What we’re actually doing is the following:

We serialize the dictionary to a JSON string.
We pass the kwargs with its meta data to the message queue as text.
The Celery worker reads the message and its meta data.
The Celery worker detects that it was serialized as JSON and deserializes it.
The Celery worker passes the deserialized values to the task.

To make things simple, Celery abstract away all of this and handles it for us automatically. This might make it appear like we can pass dictionaries, dates or objects to our tasks but in reality, we are always simply passing messages as text by serializing the data.

Limitations of JSON

So back to the bug, what actually happens in our code example above? Well, actually Celery will serialize our datetime.date object to a string, and then YAML will no longer know that it is a date object, and just treat it as a string from that point.

So we might pass in datetime.date(2019, 1, 1) but we might get back "2019-01-01T00:00:00". This is because JSON has quite a lot of limitations of what data types it can recognize.

JSON actually only recognizes the following data types:

Dict
List
str
bool
int
float
None

Anything else (such as datetime.date will be serialized to a string and never be deserialized back to its original form. To solve this, we have two options:

Don’t pass in an object that JSON does not support. In this case we could convert our date to a timestamp and pass in an integer.
Change serializer to a serializer that supports the data type we’re passing.

In our case, since we are using yaml, it makes sense to switch to the yaml serializer for our call.

Setting Celery Serializers

By default, Celery uses a JSON serializer to serialize all of our arguments to our tasks into a text message that can be passed to the message queue.

You can customize this to use other serializers by specifying the following settings:

The accept_content setting is used by the worker to determine which types of serializers that the worker is allowed to deserialize. This can be used for security purposes, you might not always want all types of serializers to be used.

The task_serializer setting is used by the client to determine how it should serialize the data before it passes it to the message queue.

On top of that, you can also specify the serializer on a task-call level instead of setting it for the whole system.
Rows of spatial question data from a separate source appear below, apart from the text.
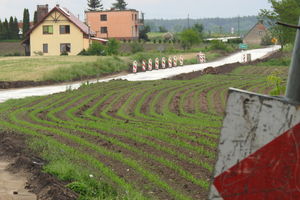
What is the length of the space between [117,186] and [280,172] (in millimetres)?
6329

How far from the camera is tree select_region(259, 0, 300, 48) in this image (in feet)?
160

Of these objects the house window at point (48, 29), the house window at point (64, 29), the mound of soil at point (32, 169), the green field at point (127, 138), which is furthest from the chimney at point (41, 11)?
the mound of soil at point (32, 169)

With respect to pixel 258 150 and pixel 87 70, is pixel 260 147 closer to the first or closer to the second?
pixel 258 150

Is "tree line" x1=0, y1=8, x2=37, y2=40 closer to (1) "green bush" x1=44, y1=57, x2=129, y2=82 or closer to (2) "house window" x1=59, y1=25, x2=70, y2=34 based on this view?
(2) "house window" x1=59, y1=25, x2=70, y2=34

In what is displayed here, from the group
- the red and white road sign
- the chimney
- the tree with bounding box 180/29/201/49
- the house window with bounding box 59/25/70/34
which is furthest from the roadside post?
the tree with bounding box 180/29/201/49

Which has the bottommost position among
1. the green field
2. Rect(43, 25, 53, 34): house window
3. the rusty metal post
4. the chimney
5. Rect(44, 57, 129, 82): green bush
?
Rect(44, 57, 129, 82): green bush

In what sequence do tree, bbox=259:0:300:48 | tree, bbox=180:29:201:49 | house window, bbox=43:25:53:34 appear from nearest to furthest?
1. tree, bbox=259:0:300:48
2. house window, bbox=43:25:53:34
3. tree, bbox=180:29:201:49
For example, you might use json by default but in a few other cases use yaml or pickle to serialize your data.

# Override default serializer and use yaml instead.
foo_task.apply_async(kwargs=data, serializer="yaml")

Which Serializer Should I Use?

Celery comes with 4 different serializers out of the box.

json
yaml
pickle
msgpack (Experimental)

There is no “right” choice between all of these, they have different benefits and they should be set based on the type of messages that you send within your application.
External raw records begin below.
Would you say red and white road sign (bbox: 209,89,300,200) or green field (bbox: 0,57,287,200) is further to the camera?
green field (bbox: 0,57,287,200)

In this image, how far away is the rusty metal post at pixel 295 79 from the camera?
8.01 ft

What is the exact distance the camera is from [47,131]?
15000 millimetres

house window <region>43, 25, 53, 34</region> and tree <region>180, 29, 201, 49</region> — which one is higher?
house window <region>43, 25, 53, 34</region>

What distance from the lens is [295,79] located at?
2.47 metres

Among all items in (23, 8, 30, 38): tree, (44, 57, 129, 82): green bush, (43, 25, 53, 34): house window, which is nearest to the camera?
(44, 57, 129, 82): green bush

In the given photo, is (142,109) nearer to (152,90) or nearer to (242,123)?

Personally, I think it’s a good choice to use JSON as the default since it has the best performance, and then complement it with YAML for certain cases where you might require passing more advanced data types.
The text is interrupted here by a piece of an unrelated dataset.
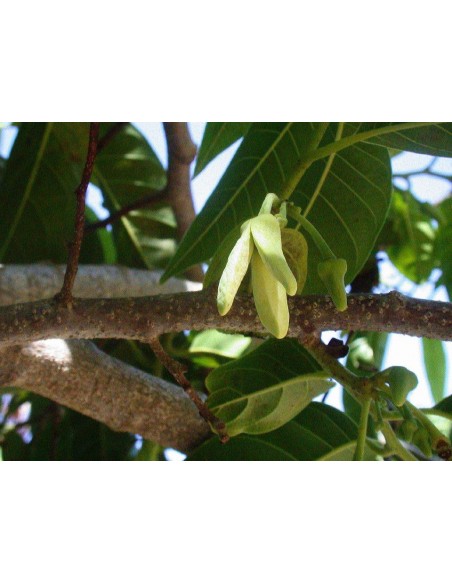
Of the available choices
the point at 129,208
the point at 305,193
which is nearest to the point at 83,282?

Here is a summary of each serializer’s benefits/downsides:

JSON Serializer

Benefits:

Quick/Good Performance.
Works well across programming languages.

Downsides:

Limited support for data types.

YAML Serializer

Benefits:

Support a larger range of data types than JSON.
Works well across programming languages.

Downsides:

Slower than JSON

Pickle Serializer

Benefits:

Support any data type
Relatively fast

Downsides:

Does not work across programming languages.
Security risk since it allows to pass any python code.